* [TAREFAS]
a. Diga se cada afirmação concorda com o texto sobre a BMW GS, respondendo sim ou não e citando literalmente as palavras do texto que o decidem: (i) A primeira GS foi lançada em 1980. (ii) As bicilíndricas da BMW eram arrefecidas a água. (iii) As marcas japonesas tinham dominado o mercado das cilindradas baixas.
b. Prossiga o texto sobre a BMW GS a partir da última frase apresentada.

* [EXCERTO DO TEXTO]

Há cerca de 35 anos atrás não existia ainda o conceito de motos “Adventure Touring”. Hoje o conceito está amplamente usado em todas as marcas do mercado e tudo graças à BMW GS.
No ano de 1980 a BMW lançava a primeira GS a R80G/S, uma moto radical e revolucionária na altura, que se tornou um enorme sucesso de vendas que acabou por criar toda uma nova categoria no setor , inspirando outras marcas rivais a desenvolver modelos próprios para esse novo segmento.
Podemos assumir que o projecto se iniciou nos finais dos anos 70 e por desespero de causa pois a BMW lutava pela sua sobrevivência nessa altura competindo com as sofisticadas japonesas de 4 cilindros.
Na realidade nos anos 70 as marcas japonesas, Honda , Yamaha, Suzuki e Kawasaki, que tinham dominado o mercado das cilindradas baixas, começavam a lançar novos modelos de grande cilindrada também. Modelos como as Gold Wing , as XS 750 e 1100, as GS1000 e as Z1300, marcaram toda uma época no final dos anos 70, deixando as bicilíndricas da BMW, com tecnologia clássica e antiquada, arrefecidas a ar e com transmissão por cardã, com pouca expressão no mercado.

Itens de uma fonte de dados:
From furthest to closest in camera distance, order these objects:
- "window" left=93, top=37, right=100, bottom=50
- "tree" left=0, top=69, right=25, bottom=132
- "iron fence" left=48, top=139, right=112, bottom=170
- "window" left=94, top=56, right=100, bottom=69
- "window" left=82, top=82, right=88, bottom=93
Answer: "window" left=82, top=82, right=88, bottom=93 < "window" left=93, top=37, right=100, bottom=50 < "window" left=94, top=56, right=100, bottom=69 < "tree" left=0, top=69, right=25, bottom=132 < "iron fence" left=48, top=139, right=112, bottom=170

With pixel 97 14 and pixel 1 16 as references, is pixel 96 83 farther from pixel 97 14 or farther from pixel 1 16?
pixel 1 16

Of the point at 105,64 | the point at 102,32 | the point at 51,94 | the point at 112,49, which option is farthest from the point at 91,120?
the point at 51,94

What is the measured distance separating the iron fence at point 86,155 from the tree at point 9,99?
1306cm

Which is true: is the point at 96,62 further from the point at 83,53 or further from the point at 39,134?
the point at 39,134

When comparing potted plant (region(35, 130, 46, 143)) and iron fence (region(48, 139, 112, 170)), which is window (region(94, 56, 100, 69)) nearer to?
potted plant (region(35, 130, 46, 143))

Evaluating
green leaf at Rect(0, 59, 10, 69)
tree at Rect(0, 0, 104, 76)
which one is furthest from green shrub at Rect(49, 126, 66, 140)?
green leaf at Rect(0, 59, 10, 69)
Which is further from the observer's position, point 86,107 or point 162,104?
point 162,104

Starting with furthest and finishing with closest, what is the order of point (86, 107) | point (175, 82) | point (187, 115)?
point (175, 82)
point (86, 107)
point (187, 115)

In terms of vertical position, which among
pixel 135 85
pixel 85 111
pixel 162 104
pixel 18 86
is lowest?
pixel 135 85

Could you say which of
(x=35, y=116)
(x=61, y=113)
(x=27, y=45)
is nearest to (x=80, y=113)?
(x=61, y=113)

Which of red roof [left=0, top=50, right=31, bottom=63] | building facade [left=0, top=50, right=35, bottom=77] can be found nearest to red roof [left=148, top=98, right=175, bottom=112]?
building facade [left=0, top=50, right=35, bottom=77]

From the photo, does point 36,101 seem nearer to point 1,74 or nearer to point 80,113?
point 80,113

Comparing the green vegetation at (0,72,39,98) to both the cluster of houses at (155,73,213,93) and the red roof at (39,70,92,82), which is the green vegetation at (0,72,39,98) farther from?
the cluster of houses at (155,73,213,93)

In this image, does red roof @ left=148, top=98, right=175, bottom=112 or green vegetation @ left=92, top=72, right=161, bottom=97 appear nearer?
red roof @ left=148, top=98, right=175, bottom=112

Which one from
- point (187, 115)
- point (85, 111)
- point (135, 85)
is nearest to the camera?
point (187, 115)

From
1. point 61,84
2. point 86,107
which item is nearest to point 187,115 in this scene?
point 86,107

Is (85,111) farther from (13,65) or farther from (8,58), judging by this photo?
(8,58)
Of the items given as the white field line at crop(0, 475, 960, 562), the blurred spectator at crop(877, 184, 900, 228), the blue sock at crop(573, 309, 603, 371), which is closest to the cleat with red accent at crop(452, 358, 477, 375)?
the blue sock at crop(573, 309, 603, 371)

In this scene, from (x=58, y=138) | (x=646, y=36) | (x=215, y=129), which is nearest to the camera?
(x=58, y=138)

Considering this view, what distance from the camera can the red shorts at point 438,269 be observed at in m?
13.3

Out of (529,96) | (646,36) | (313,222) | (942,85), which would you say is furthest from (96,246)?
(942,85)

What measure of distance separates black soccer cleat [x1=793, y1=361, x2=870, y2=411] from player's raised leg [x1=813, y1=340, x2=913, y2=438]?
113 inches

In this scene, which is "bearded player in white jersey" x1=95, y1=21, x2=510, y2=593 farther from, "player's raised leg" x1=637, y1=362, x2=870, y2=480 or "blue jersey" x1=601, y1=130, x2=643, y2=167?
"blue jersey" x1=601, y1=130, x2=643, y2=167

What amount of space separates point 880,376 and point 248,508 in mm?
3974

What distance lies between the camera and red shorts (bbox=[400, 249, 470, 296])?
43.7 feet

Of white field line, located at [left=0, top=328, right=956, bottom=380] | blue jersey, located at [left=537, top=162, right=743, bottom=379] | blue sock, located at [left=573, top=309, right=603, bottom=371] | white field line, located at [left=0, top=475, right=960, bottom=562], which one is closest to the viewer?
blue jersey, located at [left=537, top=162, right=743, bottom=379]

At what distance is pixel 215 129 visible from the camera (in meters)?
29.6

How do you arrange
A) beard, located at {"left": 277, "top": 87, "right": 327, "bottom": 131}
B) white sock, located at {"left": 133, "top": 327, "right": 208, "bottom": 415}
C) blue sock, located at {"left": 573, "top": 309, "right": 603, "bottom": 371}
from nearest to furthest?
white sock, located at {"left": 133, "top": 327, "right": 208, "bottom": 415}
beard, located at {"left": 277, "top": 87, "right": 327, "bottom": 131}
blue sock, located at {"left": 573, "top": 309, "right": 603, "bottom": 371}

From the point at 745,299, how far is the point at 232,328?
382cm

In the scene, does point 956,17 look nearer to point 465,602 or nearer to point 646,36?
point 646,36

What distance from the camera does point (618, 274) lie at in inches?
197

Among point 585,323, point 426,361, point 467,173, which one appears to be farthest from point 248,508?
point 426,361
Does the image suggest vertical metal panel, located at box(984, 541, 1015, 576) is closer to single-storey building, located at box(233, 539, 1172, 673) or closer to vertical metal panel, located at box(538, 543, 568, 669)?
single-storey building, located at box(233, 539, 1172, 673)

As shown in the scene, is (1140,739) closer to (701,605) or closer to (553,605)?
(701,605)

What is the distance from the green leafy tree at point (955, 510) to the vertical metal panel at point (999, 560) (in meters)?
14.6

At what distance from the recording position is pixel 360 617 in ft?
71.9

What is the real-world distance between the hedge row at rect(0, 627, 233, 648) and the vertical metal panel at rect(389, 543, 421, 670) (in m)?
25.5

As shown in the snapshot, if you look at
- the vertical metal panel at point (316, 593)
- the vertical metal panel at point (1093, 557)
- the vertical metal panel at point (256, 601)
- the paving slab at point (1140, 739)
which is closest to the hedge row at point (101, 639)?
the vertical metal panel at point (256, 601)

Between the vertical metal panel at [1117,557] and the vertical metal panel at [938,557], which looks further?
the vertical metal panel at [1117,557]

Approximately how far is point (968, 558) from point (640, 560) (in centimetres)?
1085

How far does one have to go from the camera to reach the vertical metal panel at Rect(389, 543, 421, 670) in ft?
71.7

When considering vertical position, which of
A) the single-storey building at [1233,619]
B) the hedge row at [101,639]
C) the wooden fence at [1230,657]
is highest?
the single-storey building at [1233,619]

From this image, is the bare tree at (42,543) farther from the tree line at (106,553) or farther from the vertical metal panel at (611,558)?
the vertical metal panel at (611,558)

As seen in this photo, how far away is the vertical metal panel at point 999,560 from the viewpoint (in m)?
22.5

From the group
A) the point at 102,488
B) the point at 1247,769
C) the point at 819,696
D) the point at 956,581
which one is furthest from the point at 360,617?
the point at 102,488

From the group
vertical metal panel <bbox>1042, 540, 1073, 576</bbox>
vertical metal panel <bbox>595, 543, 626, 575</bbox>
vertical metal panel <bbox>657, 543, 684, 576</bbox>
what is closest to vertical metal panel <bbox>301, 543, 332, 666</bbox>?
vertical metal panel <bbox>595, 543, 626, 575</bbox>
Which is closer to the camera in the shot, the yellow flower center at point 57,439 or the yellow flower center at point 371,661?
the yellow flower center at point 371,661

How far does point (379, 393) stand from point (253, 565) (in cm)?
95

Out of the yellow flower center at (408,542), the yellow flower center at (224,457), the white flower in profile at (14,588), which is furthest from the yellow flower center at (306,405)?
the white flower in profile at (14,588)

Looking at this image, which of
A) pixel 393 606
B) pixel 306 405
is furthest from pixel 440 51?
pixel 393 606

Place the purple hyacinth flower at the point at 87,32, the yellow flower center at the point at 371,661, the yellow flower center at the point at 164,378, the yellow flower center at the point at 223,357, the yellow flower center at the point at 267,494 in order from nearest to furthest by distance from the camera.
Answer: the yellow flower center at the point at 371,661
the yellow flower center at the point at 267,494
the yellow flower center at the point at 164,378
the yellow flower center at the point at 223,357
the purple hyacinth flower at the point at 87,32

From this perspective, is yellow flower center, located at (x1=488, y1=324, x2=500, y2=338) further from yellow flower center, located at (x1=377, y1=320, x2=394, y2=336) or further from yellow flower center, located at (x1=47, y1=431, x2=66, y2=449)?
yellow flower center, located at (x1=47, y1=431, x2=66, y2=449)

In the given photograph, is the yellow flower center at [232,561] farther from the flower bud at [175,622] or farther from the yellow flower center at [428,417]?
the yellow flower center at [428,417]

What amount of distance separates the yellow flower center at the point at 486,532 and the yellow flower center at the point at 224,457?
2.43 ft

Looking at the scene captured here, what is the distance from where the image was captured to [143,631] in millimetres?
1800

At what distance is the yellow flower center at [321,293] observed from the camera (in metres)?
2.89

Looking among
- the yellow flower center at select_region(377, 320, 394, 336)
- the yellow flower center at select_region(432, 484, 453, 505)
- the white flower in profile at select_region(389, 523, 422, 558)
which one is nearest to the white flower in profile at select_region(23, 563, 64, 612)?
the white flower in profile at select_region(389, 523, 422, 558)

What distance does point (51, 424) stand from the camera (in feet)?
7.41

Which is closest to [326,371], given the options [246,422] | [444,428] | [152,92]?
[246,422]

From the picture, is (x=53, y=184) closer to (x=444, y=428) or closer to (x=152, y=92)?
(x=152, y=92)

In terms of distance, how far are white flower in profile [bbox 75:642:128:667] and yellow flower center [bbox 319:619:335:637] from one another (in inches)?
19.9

* [RESPOSTAS POR TAREFA]
a.
(i) Sim: "No ano de 1980 a BMW lançava a primeira GS a R80G/S".
(ii) Não: "arrefecidas a ar e com transmissão por cardã".
(iii) Sim: "que tinham dominado o mercado das cilindradas baixas".

b.
Enquanto a BMW lutava pela sobrevivência, tendo começado a desenvolver projetos de motos mais modernas como as da Serie K, de 3 e 4 cilindros longitudinais e injeção eletrônica mas sem capacidade de resposta imediata e a necessitar desesperadamente de se afirmar num mercado já dominado pelas japonesas.
Foi então que uma segunda ideia começou a nascer dentro da BMW. Motos trail de cilindrada média como a Yamaha XT 500 tinham-se tornado populares em utilização todo terreno, embora a BMW nunca tivesse desenvolvido nenhuma moto específica para TT ou Enduro, há muito que estava envolvida na competição, tendo mesmo no início dos anos 70 desenvolvido motos de fábrica com 500cc para competir no campeonato alemão de Todo Terreno e na prova Internacional Six Days de Enduro.
Na realidade, um dos seus pilotos, Herbert Scheck, chegou a ganhar o Campeonato Alemão em dois anos consecutivos, 1970 e 71 e no ano de 1972 decidiu desenvolver a sua própria moto com base na moto da BMW e voltou a ganhar.
Mas foi um caso isolado. Em 1975, um engenheiro da BMW especialista em suspensões, desenvolveu também uma moto de Enduro tendo por base uma BMW R75/5 e participava regularmente nas provas do campeonato nacional.
O conceito começou a ser falado e começaram a aparecer mais pilotos com BMWs a competir nos enduros. Em 1977 o regulamento da competição sofreu uma alteração com a criação de uma classe especial com + de 750cc. Foi aí que o então diretor técnico da BMW, Hans Gunter von der Marwitz encomendou a empresa italiana Laverda a produção de dois protótipos de enduro com base nos motores BMW R60.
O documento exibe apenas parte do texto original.